High Performance sport is founded on a relatively simple equation: you either win or you lose.
A critical aspect in understanding the “losing process” is to find the answer to this question….were you outplayed or out-talented?
What does it mean to be out-played?
Being out-played means that your opposition planned and prepared better than you did.
What does it mean to be out-talented?
Being out-talented means you were beaten by someone who possessed a superior athletic talent. For example, in the Golden Era of the Chicago Bulls in the 1990s if you were unlucky enough to come up against Jordan, Pippen and Rodman and company then you were always going to be “out-talented”.

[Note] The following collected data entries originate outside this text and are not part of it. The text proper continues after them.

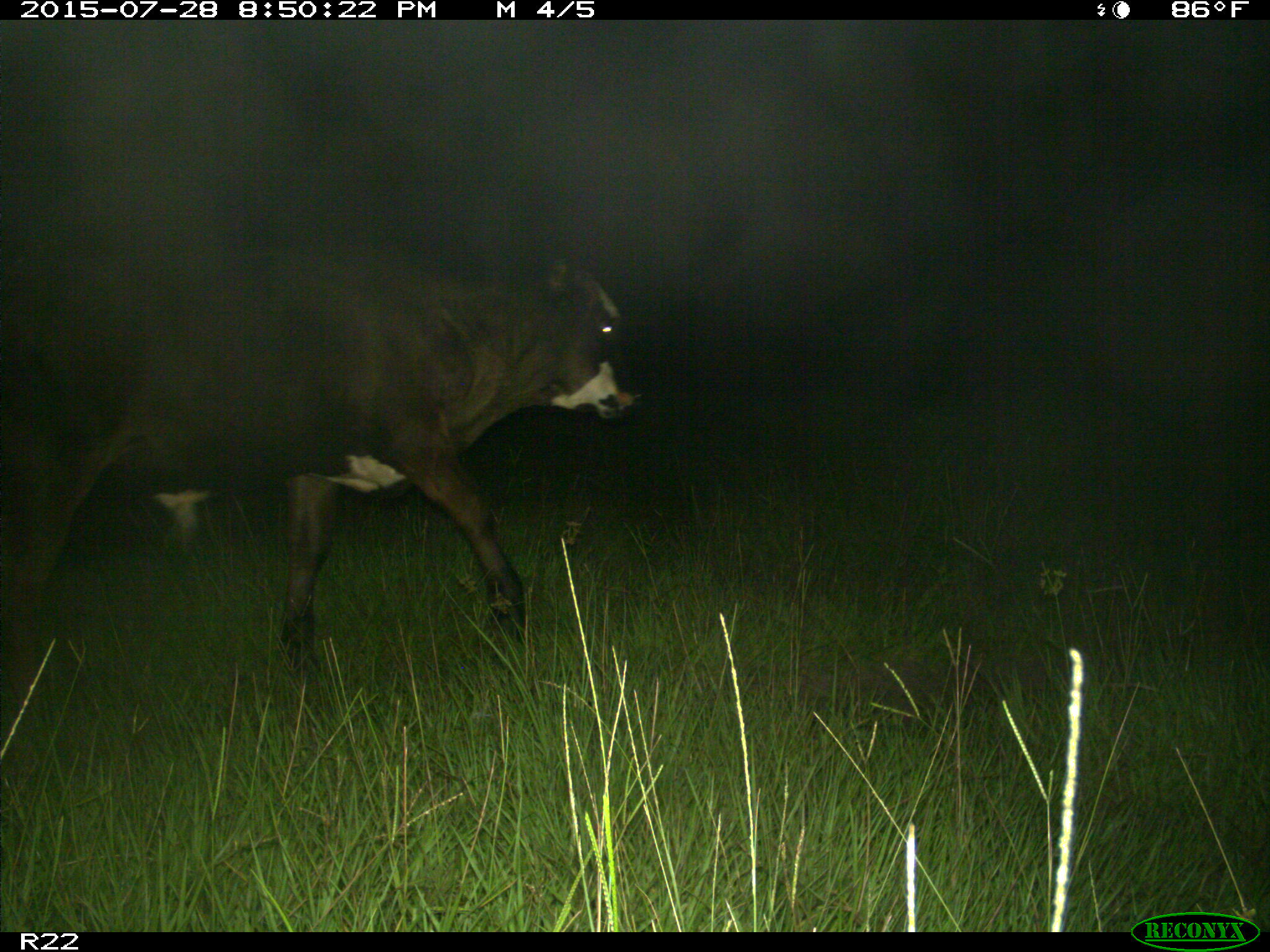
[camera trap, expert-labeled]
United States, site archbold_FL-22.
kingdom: Animalia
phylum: Chordata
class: Mammalia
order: Artiodactyla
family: Bovidae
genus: Bos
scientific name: Bos taurus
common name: domestic cow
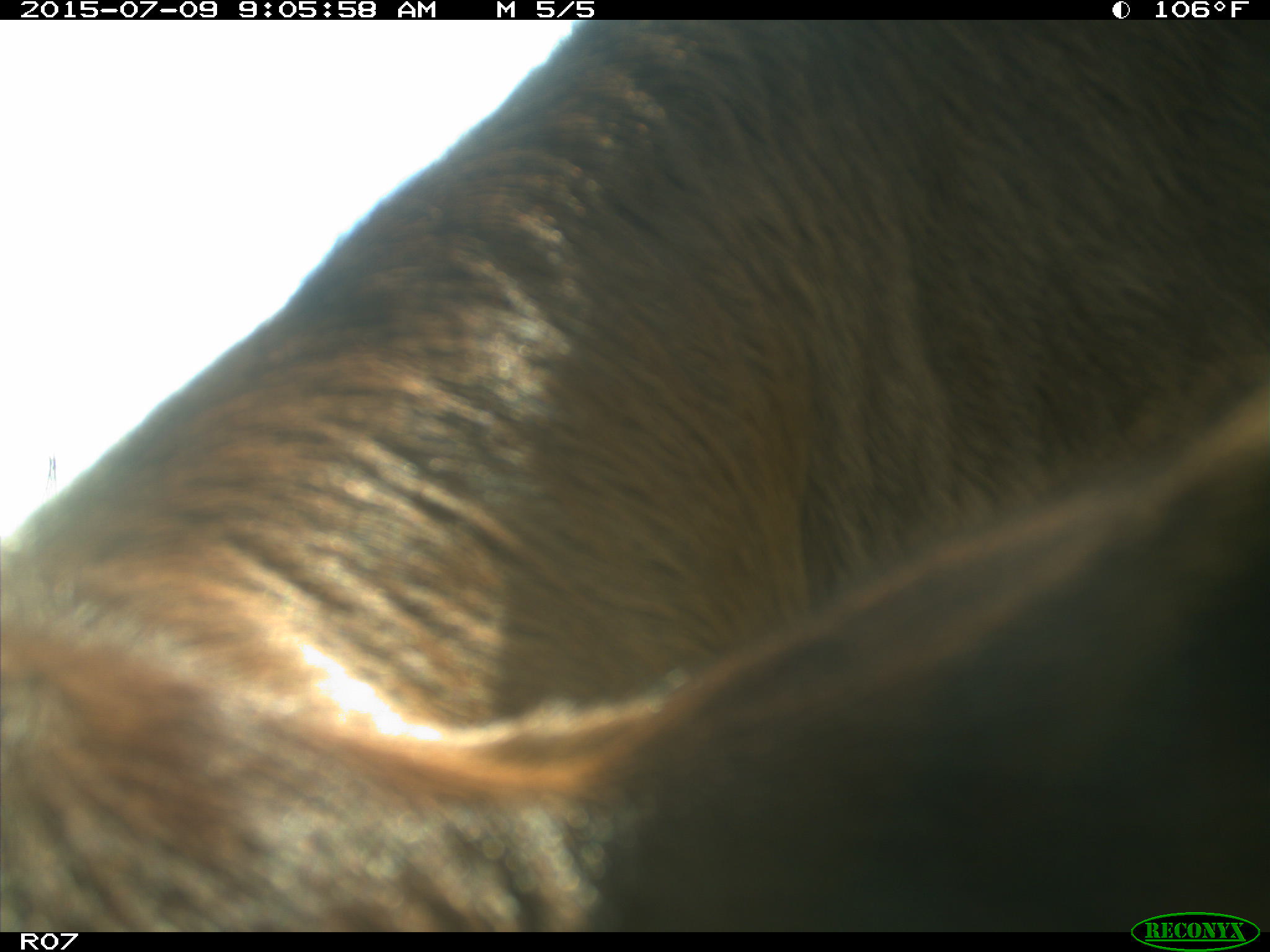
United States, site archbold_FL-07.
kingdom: Animalia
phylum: Chordata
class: Mammalia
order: Artiodactyla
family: Bovidae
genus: Bos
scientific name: Bos taurus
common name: domestic cow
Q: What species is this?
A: Bos taurus (domestic cow).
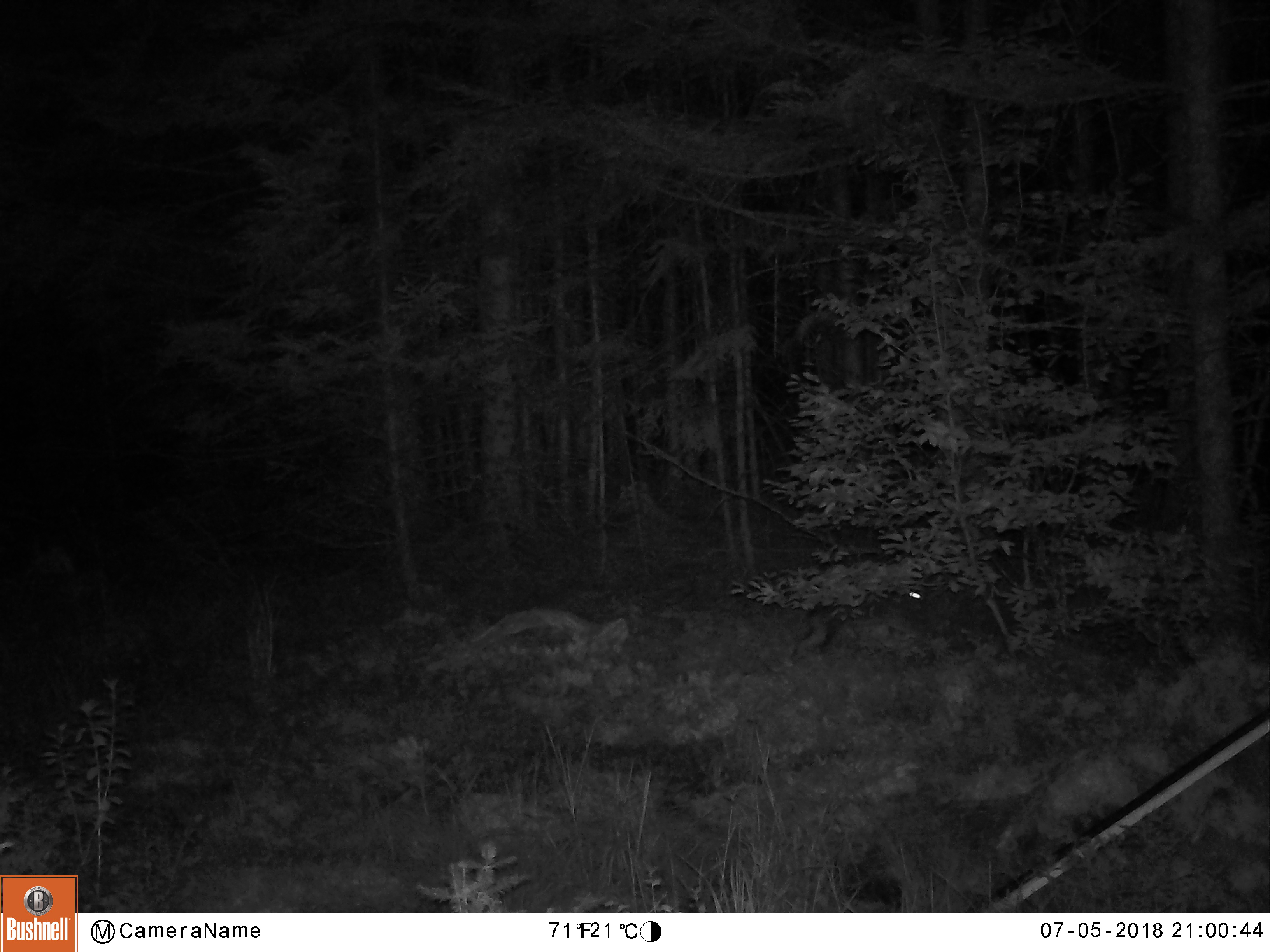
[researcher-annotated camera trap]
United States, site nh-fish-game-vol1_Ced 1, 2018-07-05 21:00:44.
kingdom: Animalia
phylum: Chordata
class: Mammalia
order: Lagomorpha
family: Leporidae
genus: Lepus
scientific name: Lepus americanus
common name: snowshoe hare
Snowshoe hare (Lepus americanus).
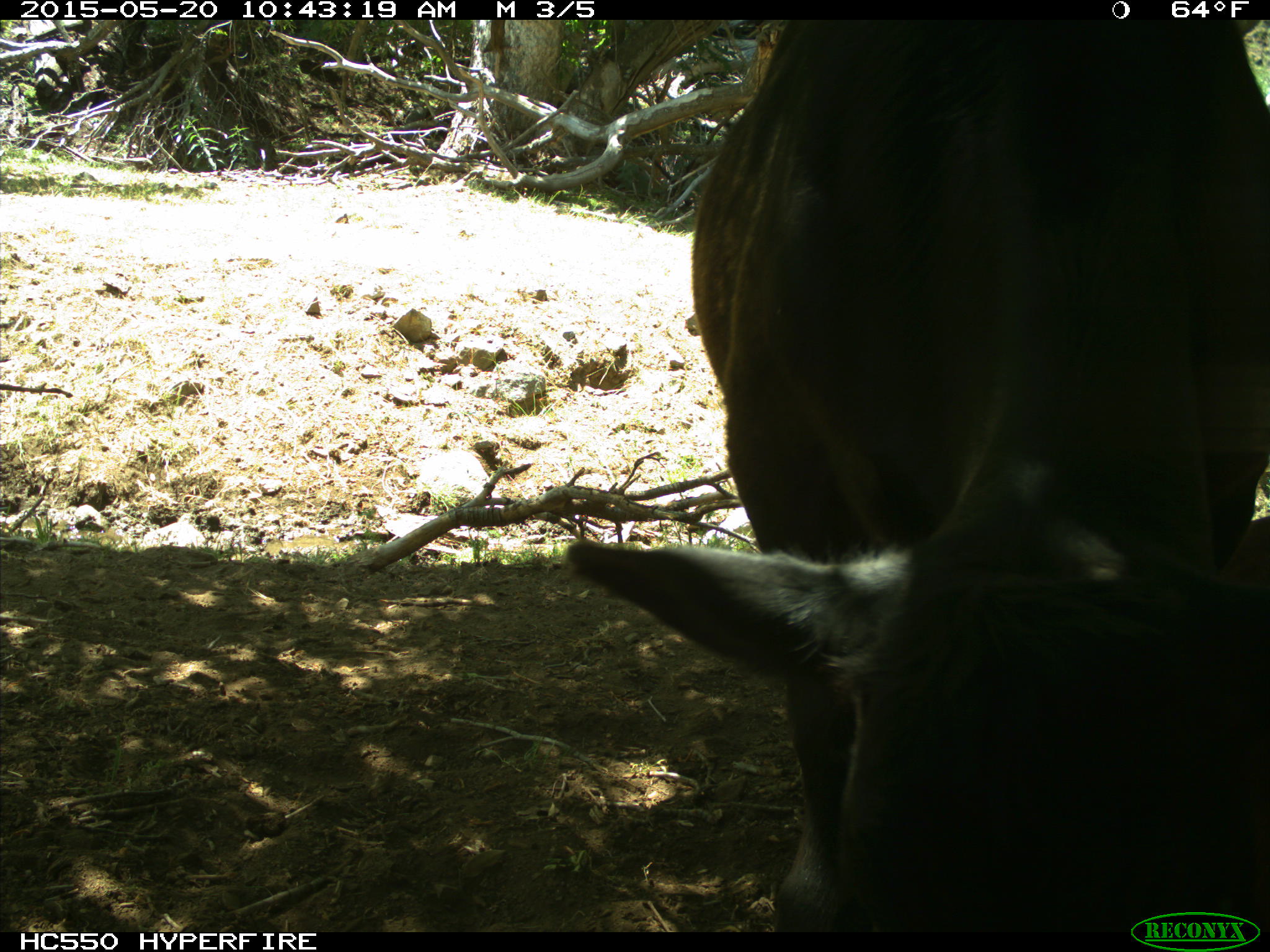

However, sporting loses due to being out-talented are very, very, very rare.
What’s the difference?
The difference between being out-talented and out-played is that being out-played is totally your own fault as you had complete control and responsibility over your own preparation.
The most important principle in competitive sport:
The most important principle in competitive sport is that you as an individual must out-prepare, in every aspect, on and off the “field”, in training and self management areas, your opponent. Doesn’t matter if you are in an individual sport or in a team sport: you, as an individual must out-prepare in every aspect the person you will be competing against.
Competitive Sport is not a handicap event:
You either win or you lose. Excuses do not count. Blame does not improve performance. It is pointless blaming losing on having “less talent” than your opposition unless, you know with absolute certainty, that you have prepared better in every aspect than they did.
Control the Controllables:
Having been involved in many many review processes over the past ten years with both professional and Olympic sports, it is common for athletes and coaches to look to blame factors outside their control for their failures.
“They had more money than we did”.
They had the best of lucky breaks from officials and referees when it mattered”.
“They had a better group of players than we did”.
All these factors can influence the result of games, matches and even seasons but, they do not overcome the basic requirement of responsibility for optimal personal preparation for every athlete, coach, support staff member and manager in the organisation.
Let’s look at a list of just 20 (and there are hundreds) of the key factors in preparation that you as an athlete or as a coach have complete control over and therefore have complete responsibility for:
- You are responsible for every mouthful of food you eat;
- You are responsible for every drop of fluid you drink;
- You are responsible for every drop of alcohol you drink (or don’t drink);
- You are responsible for both the quantity and quality of your sleep;
- You are responsible for your level of commitment to and engagement with your training program;
- You are responsible for studying your sport and understanding who / where the benchmarks are in all aspects of planning, preparation and performance;
- You are responsible for the way you interact with and communicate with team members, support staff, members of the public and other people involved in your Club / organisation;
- You are responsible for the way you look (i.e. dress codes, personal standards – “professionalism”);
- You are responsible for your attitude to training, preparation and playing;
- You are responsible for saying “no” at times which can impact negatively on your preparation and performance (e.g. mid to late evening in social situations – saying “no” to alcohol, reduced sleep etc);
- You are responsible for managing your own travel stress, i.e. eating, drinking, sleeping, etc during travel periods;
- You are responsible for your recovery program;
- You are responsible for the attention to detail to skills practices and learning;
- You are responsible for maintaining a balanced lifestyle and keeping mentally healthy;
- You are responsible for the attention to detail and a methodical systematic approach to planning your preparation and competition program;
- You are responsible for your level of passion, drive and enthusiasm;
- You are responsible for being consistent in preparation;
- You are responsible for managing your own time;
- You are responsible for understanding who you are and living according to your own set of personal values;
- And…you are responsible for out-preparing in every aspect, your opponent.
- Loses in sport which can be 100% attributed to being out-talented are very very rare: most of the time you have been out-played;
- Being out-played means you were out-prepared;
- And being out-prepared means the loss was largely your own responsibility;
- Take personal responsibility for the “controllables”, out-plan and out-prepare your opponent in every aspect and you have the opportunity to win more often.